Akşener ise şöyle konuştu:

Enterasan AK Parti ile böyle bir çalışma yapılmadığına dair AK Parti sözcüsü Ömer Çelik iddia sahibini parça pinçik eden açıklama yaptı. Ömer Çelik'in yalanlaması alındı baş üstüne kondu kabul edildi. Sonra Saadet Partisi Genel Başkanı açıklama yaptı. Böyle bir şey yoktur diye. O bir soru işareti olarak kaldı. Ben dedim ki 'Ne CHP ile ne Saadet Partisi ne HDP ne AK Parti, ne kurum şahıs platformla herhangi bir anaysa çalışması yapmadık' Bu da koca soru işareti oldu. Kılıçdaroğlu benzer açıklama oldu o da soru işareti ile karşılandı. HDP Eş Başkanları açıklama yaptılar yoktur diye o da bir soru işareti ile karşılandı. Ben söylüyorum Kılıçdaroğlu böyle bir şey yoktur diye Karamollaoğlu da diyor, HDP de diyor Ömer Çelik de diyor. Bütün bunlar içinde Ömer Çelik'in dediği kabul ediyor geri taraf kabul edilmiyor. Bunu ben aziz milletimizin feraset sahibi fertlerine bırakıyorum. Bu kadar insan yalan konuşacak sadece Ömer Çelik'in yalanlaması kabul edecek, böyle bir şey olamaz.

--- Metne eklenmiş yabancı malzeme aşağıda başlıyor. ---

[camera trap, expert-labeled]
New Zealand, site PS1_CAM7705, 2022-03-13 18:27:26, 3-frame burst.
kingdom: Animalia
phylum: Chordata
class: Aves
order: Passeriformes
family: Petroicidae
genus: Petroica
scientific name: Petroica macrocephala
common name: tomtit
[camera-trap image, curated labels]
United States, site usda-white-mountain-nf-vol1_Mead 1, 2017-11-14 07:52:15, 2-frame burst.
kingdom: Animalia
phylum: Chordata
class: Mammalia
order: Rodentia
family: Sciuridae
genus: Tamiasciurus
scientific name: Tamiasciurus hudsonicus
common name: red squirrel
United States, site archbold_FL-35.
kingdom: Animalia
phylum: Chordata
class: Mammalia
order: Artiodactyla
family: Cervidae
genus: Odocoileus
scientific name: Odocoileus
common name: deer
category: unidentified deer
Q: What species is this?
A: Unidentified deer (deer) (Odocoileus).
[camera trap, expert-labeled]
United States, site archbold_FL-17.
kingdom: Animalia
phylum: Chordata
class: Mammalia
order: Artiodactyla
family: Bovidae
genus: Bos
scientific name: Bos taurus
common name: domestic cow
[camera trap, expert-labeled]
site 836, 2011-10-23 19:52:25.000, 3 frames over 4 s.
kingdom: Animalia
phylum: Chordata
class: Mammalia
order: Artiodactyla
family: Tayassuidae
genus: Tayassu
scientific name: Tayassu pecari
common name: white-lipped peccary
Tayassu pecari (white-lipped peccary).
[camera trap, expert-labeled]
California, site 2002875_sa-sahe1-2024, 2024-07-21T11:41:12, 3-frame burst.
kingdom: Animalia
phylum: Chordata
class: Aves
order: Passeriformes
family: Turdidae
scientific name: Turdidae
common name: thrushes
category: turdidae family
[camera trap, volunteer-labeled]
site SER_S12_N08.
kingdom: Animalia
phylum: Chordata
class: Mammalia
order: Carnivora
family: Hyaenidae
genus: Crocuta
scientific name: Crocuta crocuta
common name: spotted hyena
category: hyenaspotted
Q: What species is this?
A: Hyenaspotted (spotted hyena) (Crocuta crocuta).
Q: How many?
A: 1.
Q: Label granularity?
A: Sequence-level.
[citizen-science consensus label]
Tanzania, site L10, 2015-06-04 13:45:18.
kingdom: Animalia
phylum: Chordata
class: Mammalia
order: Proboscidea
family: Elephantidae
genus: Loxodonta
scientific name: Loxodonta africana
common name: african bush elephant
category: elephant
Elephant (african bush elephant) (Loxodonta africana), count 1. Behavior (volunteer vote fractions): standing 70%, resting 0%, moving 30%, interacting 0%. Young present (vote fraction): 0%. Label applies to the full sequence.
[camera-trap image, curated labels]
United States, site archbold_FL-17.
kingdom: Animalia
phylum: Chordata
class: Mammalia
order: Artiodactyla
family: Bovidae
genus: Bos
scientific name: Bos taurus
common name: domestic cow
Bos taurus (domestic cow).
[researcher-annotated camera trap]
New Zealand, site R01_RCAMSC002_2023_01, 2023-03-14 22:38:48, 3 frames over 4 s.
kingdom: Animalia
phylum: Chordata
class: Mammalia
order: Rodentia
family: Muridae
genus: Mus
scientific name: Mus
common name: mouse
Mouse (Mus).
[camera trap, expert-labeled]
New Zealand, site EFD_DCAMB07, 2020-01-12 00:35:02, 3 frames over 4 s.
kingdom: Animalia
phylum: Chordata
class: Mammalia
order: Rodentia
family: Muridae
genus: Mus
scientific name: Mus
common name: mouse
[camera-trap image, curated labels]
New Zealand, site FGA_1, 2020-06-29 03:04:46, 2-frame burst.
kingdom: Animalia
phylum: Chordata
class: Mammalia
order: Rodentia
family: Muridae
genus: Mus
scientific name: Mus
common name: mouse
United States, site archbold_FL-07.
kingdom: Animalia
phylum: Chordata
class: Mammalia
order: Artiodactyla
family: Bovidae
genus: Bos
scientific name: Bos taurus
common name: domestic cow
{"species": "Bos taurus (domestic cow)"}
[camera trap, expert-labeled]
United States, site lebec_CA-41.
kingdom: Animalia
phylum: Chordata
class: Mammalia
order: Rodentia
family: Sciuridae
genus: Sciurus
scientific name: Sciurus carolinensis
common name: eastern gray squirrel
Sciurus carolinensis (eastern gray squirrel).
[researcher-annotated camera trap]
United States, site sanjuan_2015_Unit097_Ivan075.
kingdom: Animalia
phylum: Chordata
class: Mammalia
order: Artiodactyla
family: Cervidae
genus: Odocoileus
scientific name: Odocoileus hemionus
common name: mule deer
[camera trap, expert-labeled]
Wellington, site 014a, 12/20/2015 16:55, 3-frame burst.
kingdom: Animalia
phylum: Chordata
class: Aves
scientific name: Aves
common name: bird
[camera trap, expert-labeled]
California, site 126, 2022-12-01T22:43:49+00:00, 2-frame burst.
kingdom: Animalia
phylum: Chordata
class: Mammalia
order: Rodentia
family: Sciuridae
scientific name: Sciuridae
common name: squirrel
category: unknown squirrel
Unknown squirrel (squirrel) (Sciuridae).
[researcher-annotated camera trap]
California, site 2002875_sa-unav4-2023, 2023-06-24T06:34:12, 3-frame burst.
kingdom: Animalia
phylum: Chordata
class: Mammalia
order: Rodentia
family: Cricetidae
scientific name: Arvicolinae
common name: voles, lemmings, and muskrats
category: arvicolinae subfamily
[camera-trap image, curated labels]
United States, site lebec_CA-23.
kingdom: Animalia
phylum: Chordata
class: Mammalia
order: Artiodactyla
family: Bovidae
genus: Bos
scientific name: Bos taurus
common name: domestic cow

24 Haziran seçimleri sonrasında kazandığımız takdirde adını iyileştirilmiş güçlendirilmiş parlamenter sistem, diğer partilerin güçlendirilmiş parlamenter sisteme geçmek adını koyduğumuz o sisteme nasıl geçileceğinin tutum belgesini çalıştık. Bunu kamuoyuna açıkladık.

İddialar şu, uzmanlarla çalışmışız. TÜSES Erdal İnönü'nün kurduğu STK. Siyasi parti temsilcisi diye davet olmuyor orada. Orada MHP döneminden beri davet edilen Nuri Okutan, daha sonra da Ahmet Erozan arkadaşımız bu davetlere icabet etmişler. O davetlerde neler konuşulduğu açık. Bir vakıfta anayasa yaptınız derseniz buna akla mantığa uygun yanı olması lazım. Bir buçuk ayda bu ülkede sıfırdan anayasa yapılabiliyorsa yapan eli öperim, böyle bir şey mümkün mü. 1 buçuk ayda sıfır hukukçu katılmış, oturup anayasa yazılmış. Meclis'te 2011'den itibaren oturup çalıştıkları Anayasa Komisyonunun mensupları hukukçuydu, her siyasi parti hem hukukçu hem siyaset bilimci komisyonlar kurdular. 47 ya da 48 maddede de uzlaşıldı. At izi it izine çalıştı sözü var. Her şeyin farkındayım. Damat gitti, Arınç söz söyledi tartışılmıyor. Bunlar olurken olmayan konuyu sündüre sündüre konuşulmasını anlıyorum. Ayıp olan şu; bu tür yalan tartışmalarla esnafın, işsiz gençlerin, tencere kaynatamayan kadınların karşısında bunlara uzun cevaplar vermek bizim ayıbımız. Bu konuyu kapatıyorum. Bir daha bana ya da partimden herhangi arkadaşımıza bu yönde sorulan sorulara cevap vermeyeceğim. Kodamanlara para yağdırmak yerine bu ülkenin gariban çocuklarına bilgisayar dağıtmalıydı bu iktidar. Bunları tartışmak o insanlara hakaret diye düşünüyorum.